There are approximately 4 more Federal Reserve meetings left for the year. In each of those meetings the market is expecting a 50-basis point increase in the short-term interest rates targeted by the Federal Reserve.
This will have the effect of pushing short term rates up to approximately 3.25% by the end of this year; seven months from now. At 3.25%, you could expect more than likely that the long end of the yield curve will be sitting at roughly 5.00% – 5.50%. This is normal, as this chart shows:
Looking at the chart above, the black line is current whereas the red line is where the US Treasury Yield curveUS Treasury Interest Rate Yield Curve was just prior to the financial crises in 2006. If the yield curve is any economic indicator, we have a long way to go before we normalize interest rates after the COVID collapse of the economy.
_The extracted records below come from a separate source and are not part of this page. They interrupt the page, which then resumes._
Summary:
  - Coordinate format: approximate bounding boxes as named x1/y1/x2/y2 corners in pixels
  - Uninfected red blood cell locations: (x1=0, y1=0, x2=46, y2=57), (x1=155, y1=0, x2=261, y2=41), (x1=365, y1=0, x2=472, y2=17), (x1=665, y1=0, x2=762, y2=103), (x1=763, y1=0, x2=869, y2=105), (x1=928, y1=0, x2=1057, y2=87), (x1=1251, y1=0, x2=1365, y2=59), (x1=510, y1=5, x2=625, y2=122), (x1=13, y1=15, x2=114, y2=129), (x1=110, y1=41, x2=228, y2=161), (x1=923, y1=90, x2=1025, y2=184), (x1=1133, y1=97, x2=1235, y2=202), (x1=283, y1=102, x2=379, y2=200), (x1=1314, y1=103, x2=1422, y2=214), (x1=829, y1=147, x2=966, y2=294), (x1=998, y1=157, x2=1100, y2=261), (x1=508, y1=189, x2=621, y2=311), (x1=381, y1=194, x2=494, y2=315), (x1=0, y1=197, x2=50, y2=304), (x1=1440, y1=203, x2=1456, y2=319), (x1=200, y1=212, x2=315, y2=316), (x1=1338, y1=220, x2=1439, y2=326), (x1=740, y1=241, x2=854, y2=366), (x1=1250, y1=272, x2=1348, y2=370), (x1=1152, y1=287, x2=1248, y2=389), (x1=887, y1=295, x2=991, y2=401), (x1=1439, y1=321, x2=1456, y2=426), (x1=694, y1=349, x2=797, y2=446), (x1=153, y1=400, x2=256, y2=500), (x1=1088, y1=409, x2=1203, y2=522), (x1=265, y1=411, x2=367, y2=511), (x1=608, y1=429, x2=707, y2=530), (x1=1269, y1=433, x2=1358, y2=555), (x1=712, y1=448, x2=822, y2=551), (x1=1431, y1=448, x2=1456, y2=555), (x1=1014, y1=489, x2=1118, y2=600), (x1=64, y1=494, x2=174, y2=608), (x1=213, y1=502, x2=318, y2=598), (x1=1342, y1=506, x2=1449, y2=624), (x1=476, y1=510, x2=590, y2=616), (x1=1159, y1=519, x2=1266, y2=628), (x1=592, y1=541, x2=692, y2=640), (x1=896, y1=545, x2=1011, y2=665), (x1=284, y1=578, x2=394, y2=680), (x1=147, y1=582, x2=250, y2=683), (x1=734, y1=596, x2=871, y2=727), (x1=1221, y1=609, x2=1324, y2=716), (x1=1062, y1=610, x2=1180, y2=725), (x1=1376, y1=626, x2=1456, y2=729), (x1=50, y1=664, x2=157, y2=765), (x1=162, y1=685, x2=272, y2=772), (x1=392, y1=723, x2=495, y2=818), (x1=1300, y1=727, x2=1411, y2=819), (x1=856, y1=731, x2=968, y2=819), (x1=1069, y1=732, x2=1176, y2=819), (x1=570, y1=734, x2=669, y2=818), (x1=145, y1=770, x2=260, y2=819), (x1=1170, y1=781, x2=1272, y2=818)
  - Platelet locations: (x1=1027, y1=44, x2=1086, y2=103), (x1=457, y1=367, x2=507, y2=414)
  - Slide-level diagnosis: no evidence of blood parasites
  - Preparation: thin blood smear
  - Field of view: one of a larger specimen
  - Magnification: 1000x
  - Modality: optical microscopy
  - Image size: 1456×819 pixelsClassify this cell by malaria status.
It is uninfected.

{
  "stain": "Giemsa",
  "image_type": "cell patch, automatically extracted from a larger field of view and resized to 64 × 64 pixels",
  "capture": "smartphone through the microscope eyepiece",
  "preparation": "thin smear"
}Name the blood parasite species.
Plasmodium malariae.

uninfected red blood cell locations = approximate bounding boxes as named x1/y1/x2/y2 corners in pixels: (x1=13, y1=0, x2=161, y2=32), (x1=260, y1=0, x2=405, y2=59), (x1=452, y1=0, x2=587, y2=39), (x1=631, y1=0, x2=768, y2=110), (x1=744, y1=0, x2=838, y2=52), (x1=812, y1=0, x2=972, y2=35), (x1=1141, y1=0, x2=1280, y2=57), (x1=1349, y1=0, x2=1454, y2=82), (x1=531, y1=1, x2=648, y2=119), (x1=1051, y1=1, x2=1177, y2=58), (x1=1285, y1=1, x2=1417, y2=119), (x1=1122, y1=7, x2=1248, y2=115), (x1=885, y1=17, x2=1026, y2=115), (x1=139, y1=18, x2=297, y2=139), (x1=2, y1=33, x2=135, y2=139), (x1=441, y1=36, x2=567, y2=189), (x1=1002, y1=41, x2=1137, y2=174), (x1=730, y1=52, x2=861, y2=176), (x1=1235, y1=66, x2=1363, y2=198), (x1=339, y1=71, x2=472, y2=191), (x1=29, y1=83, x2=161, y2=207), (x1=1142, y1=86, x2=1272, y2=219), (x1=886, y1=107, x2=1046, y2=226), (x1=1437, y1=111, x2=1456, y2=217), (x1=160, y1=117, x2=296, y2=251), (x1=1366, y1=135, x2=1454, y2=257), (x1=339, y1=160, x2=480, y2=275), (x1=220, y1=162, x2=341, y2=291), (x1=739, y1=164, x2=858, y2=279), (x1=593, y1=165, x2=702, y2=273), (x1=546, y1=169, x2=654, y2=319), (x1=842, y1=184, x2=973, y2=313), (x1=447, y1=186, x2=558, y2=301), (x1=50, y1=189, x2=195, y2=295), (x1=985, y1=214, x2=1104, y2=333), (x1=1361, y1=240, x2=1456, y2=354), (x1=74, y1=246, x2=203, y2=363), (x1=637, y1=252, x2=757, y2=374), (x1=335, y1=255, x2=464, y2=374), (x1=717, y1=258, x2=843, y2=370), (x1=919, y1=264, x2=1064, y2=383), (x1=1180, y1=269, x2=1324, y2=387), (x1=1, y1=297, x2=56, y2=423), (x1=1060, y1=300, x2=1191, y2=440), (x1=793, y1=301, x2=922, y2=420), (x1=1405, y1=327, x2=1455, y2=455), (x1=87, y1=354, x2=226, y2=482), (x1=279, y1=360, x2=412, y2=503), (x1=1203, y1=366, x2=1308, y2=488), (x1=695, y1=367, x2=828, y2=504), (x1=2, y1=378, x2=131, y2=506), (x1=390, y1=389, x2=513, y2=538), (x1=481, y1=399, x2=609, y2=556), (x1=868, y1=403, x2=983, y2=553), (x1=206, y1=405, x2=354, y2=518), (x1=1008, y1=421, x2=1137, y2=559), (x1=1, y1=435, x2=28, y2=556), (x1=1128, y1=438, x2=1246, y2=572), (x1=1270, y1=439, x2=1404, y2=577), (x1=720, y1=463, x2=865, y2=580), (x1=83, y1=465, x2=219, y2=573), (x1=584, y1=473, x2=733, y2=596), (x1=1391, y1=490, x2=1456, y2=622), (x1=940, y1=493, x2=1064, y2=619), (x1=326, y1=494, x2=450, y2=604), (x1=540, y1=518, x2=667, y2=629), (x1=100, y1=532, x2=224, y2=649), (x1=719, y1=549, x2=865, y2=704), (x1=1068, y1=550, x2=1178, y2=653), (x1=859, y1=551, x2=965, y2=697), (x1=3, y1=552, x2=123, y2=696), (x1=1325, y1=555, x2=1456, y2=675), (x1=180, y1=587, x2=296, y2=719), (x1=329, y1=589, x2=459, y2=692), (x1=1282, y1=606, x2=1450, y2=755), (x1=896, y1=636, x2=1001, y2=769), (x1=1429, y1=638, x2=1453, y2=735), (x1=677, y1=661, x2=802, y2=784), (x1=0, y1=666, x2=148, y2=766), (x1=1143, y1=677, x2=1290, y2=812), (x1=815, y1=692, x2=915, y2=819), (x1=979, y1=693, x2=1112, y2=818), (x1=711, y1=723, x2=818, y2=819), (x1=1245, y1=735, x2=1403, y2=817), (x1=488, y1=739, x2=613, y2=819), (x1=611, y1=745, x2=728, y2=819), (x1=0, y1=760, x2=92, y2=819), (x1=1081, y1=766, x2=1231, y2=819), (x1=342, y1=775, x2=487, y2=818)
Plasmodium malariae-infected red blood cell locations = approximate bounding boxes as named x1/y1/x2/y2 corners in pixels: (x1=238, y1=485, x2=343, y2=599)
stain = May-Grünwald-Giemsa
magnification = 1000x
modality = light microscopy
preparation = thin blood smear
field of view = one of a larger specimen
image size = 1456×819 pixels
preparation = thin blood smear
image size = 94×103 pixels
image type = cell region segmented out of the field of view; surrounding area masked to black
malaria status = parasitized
And, even though interest rates are heading higher, the economy is more than capable of handling interest rates at more elevated levels.
If inflation continues to moderate and price increases moderate closer to normal driven by demand destruction and renewed supplies hitting the supply chain, this will mean the Federal Reserve will not have to drive interest rates upward much more, much faster. The break in the increase with inflation will mean lower increases in interest rates. That will in turn alleviate any concerns within the stock market and, the overall broader market can resume moving higher.
S&P 500 Markets
In the meantime, with inflation easing, and personal incomes & personal expenditures returning back to normal, the stock market has begun the slow process of recovering:
There is still the remainder of today and Tuesday for the stock market to trade. It is possible that the market could fully recover the losses it sustained in the interest rate driven scare.
I expect that the bottom is in for the US markets and stocks should start to head back upward from here. Look for the summer months to see some modest gains. But, in general, the stock market will proceed upward.